My mum panicked and sought out advice. She turned to her mother’s Catholic friends who suggested a hard line approach. My mum could push me towards heterosexuality by the strategic use of homophobic harassment. Her contacts further urged her to use “tough love” and throw me out of the house.
She tended to agree with the bigots, but she balked at making me homeless. I look back and know now that it’s possible to love and hate at the same time, in the same breath, as the same gesture. I spent four years in a perfect synthesis of maternal Catholic love and hate.
Things improved dramatically after I left home. My mother eventually, mostly came around.
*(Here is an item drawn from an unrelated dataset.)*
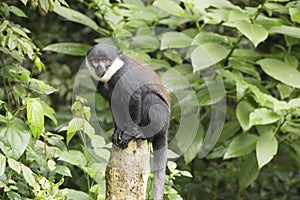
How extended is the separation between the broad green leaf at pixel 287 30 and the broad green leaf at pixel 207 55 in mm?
267

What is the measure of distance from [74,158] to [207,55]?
0.97 metres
And then, with little warning, in 2002, she died.
My dad, who had virtually no speaking part in this drama, never talked about this. I don’t even know if he knew what was going on. I’ll never know. He died in June.
According to Kiddushin 17b, there is a Rabbinic law that allows a Jewish convert to inherit from his gentile father. He splits the inheritance with his brother so that the gentile gets the religious items and the convert gets money.
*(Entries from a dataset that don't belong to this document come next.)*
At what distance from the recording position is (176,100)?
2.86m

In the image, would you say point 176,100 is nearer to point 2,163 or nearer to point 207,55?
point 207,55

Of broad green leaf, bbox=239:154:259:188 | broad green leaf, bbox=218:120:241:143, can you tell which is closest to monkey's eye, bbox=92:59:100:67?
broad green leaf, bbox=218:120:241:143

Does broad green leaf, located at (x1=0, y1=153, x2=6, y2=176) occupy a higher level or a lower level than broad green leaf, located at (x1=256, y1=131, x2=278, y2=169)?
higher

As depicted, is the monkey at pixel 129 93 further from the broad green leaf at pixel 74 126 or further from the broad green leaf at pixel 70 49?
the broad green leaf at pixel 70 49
We delayed my dad’s funeral for a few weeks due to travel difficulties. My brother proposed stretching this out to at least five months. Instead, I took over planning. I booked a Catholic church, a priest, an organist, a florist, and a caterer and made arrangements with the cemetery. The priest asked which readings to use. The organist asked what hymns to play. My brother did not respond to these questions, so I did. I listened to hymns on YouTube and read gospel verses, searching for something at least inoffensive.
My dad was Catholic. His friends were Catholic. I stayed close to the community norms of what he would have expected and presumably wanted.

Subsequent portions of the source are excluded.